Korea Utara menghukum seorang misionaris Korea Selatan kerja paksa selama seumur hidup, setelah menuduh dirinya melakukan tindakan mata-mata dan mendirikan gereja bawah tanah. Ini seperti dikatakan media pemerintah hari ini. Insiden ini menjadi yang terbaru menimpa pengkhotbah Kristen yang mengalami kesulitan di negara tertutup itu.
Jaksa telah meminta hukuman mati bagi Kim Jeong Wook, yang diidentifikasi oleh Kantor Berita Korea Utara KCNA sebagai Kim Jong Uk, selama persidangan Jumat, seperti dilansir situs Asia One, Sabtu (31/5).
Namun, menurut KCNA, Kim mengakui kesalahannya, termasuk tindakan subversi, mata-mata, propaganda anti-negara dan melakukan hasutan, serta masuk secara ilegal ke negara itu, dan "sungguh-sungguh bertobat".
"Terdakwa mengakui semua kejahatannya," kata KCNA dalam laporannya pada sidang. "Dia (Kim) melakukan tindakan keagamaan yang dilarang di Korea Utara, tindakan menyakiti martabat kepemimpinan tertinggi DPRK (Korea Utara) di luar negeri dan mencoba untuk menyusup ke Pyongyang, untuk tujuan mendirikan gereja bawah tanah dan mengumpulkan informasi tentang urusan internal Korea Utara sementara mengajak warganya ke Korea Selatan dan memata-matai Korea Utara."

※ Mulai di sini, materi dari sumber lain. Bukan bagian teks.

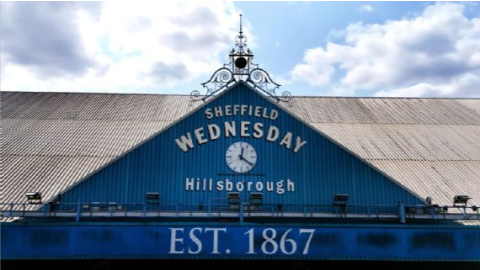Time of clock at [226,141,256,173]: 12:21
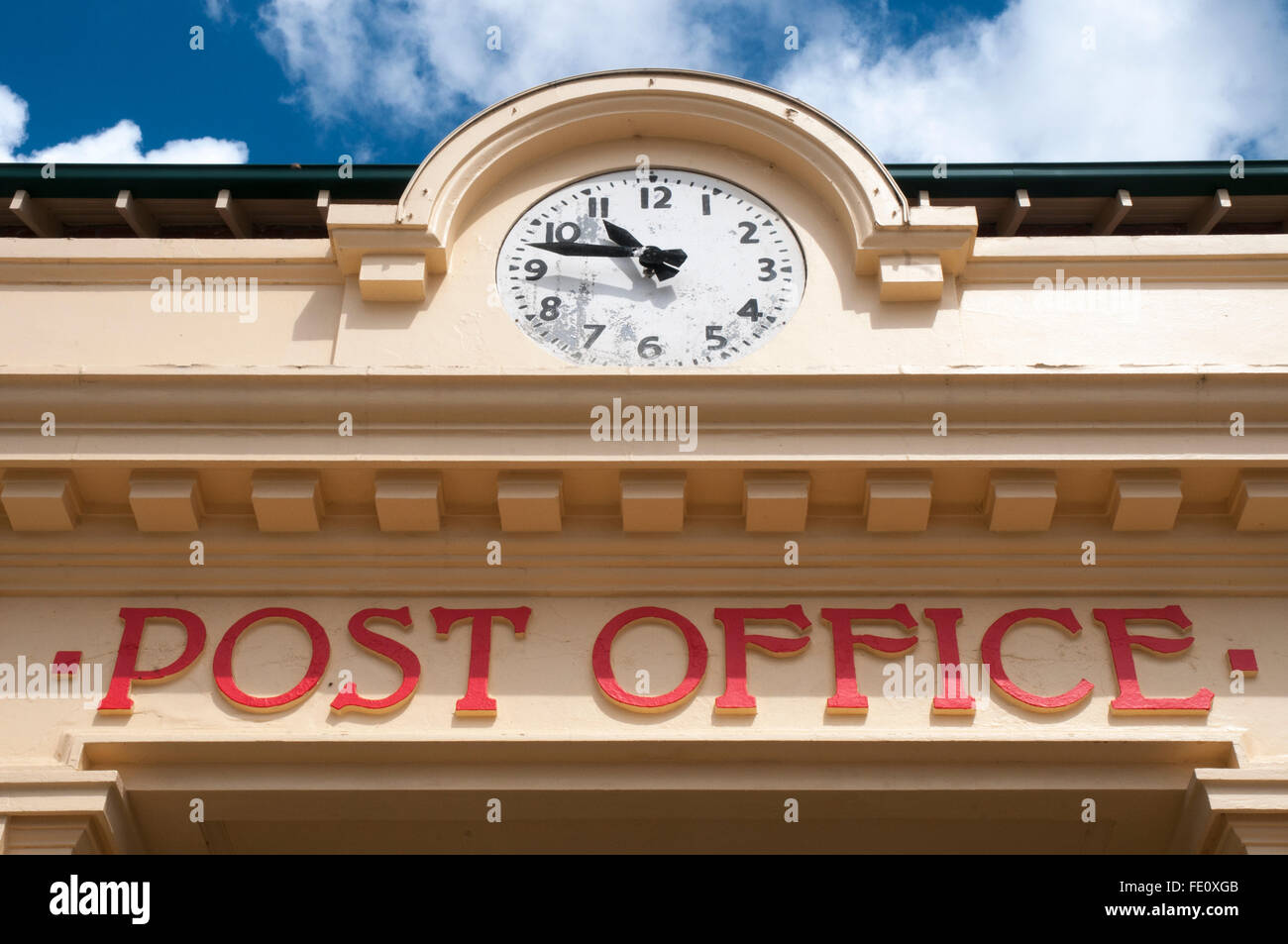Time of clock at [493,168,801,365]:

Meskipun kebebasan beragama diabadikan dalam konstitusi Korea Utara, tapi pada praktiknya tidak berlaku dan kegiatan keagamaan sangat dibatasi.

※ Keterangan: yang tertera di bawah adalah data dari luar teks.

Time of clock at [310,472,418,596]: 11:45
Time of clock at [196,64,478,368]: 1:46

Pyongyang memandang para misionaris asing sebagai elemen yang bersifat menghasut dan berniat mengobarkan kerusuhan, dan mereka yang tertangkap terlibat dalam kegiatan tidak sah di Korea Utara harus menghadapi penangkapan langsung.
Alih-alih menghadapi eksekusi, Kim dijatuhi hukuman kerja paksa seumur hidup oleh Mahkamah Agung Korea Utara.

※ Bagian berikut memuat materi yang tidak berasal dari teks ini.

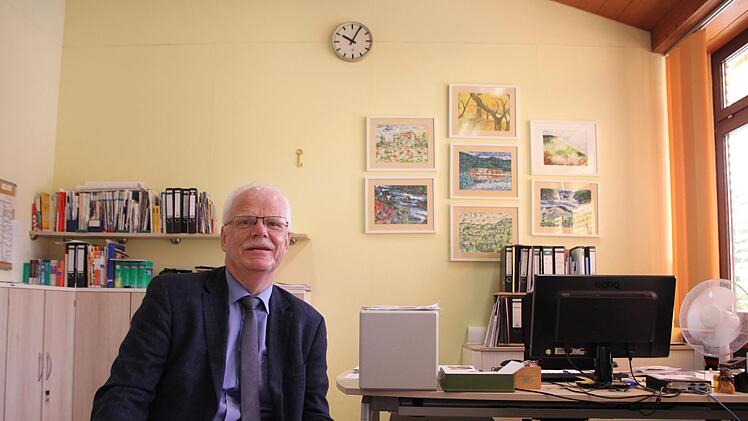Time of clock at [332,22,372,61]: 10:04
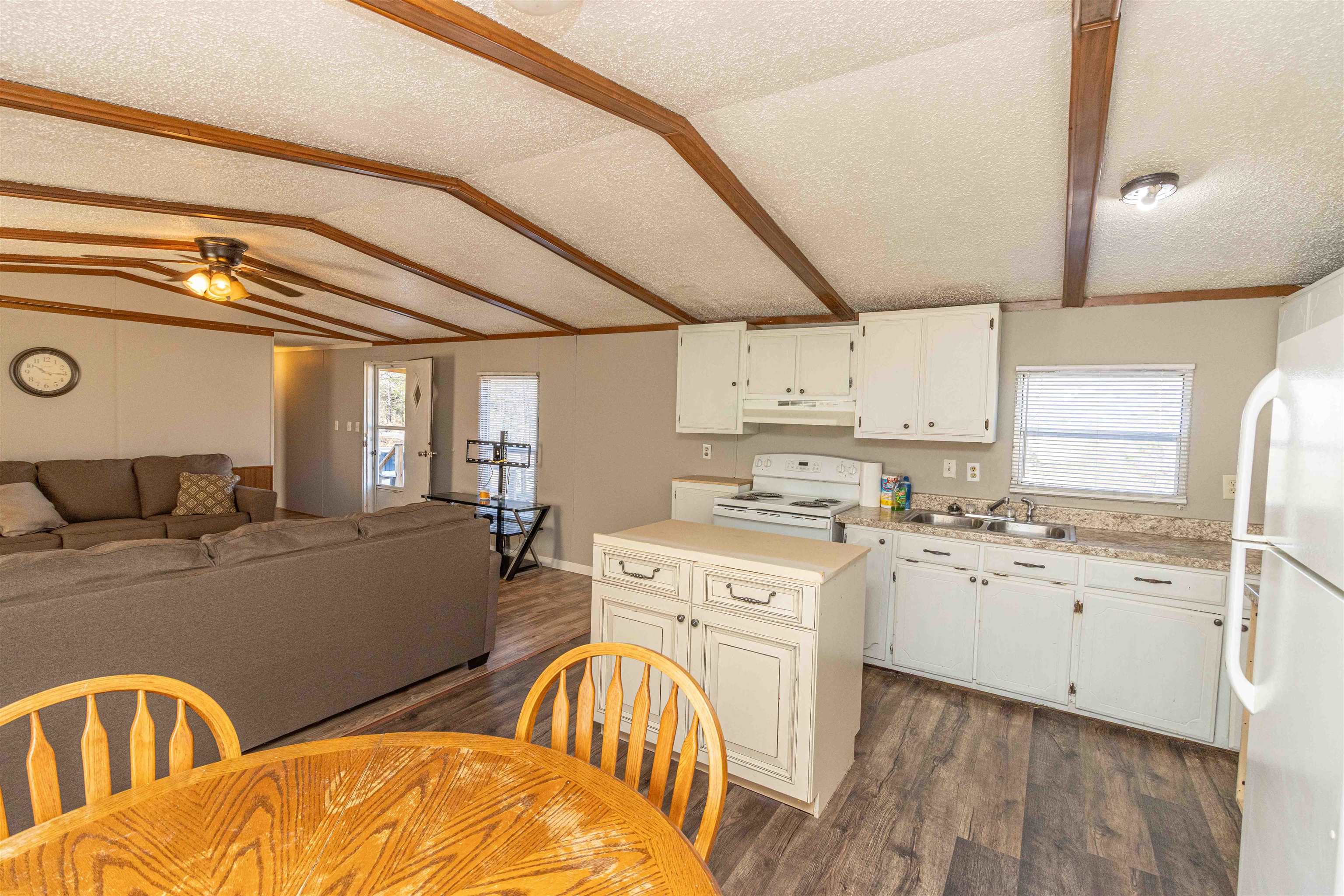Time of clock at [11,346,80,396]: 10:15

Warga negara Amerika Serikat, Kenneth Bae, yang disebut oleh pengadilan Korea Utara sebagai seorang militan penginjil Kristen, telah dijatuhi hukuman kerja paksa selama 15 tahun atas tuduhan berusaha menggulingkan pemerintah pada tahun lalu.
Hukuman Kim datang saat ketegangan militer antara Korea Utara dan Korea Selatan telah meningkat selama beberapa bulan terakhir.
Dalam pekan ini, Korea Utara memperingatkan bahwa baru-baru ini kegiatan "provokatif" oleh tentara Amerika di suatu desa gencatan senjata di perbatasan yang dijaga ketat antar-Korea bisa menyebabkan "bencana" bentrokan militer.
Awal bulan ini, Seoul mengatakan kapal perang Korea Utara menembakkan peluru di dekat salah satu kapal perang kecil dari angkatan lautnya, dan mengecam penolakan Pyongyang sebagai "kebohongan terang-terangan".